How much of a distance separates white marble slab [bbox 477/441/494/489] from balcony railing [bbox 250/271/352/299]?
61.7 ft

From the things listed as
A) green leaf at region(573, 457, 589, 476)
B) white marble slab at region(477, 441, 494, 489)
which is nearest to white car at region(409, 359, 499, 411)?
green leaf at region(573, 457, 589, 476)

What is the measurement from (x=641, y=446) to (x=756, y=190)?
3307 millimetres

───

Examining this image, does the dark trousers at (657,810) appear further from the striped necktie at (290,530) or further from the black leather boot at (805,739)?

───

### Exercise aim
Render the material as a Markdown table with the columns "Row" and "Entry": begin at the line containing "How much of", stop after the line containing "3307 millimetres", number each line in sequence, and omit the blank lines.

### Solution for this exercise
| Row | Entry |
|---|---|
| 1 | How much of a distance separates white marble slab [bbox 477/441/494/489] from balcony railing [bbox 250/271/352/299]? |
| 2 | 61.7 ft |
| 3 | From the things listed as |
| 4 | A) green leaf at region(573, 457, 589, 476) |
| 5 | B) white marble slab at region(477, 441, 494, 489) |
| 6 | which is nearest to white car at region(409, 359, 499, 411)? |
| 7 | green leaf at region(573, 457, 589, 476) |
| 8 | What is the measurement from (x=641, y=446) to (x=756, y=190)? |
| 9 | 3307 millimetres |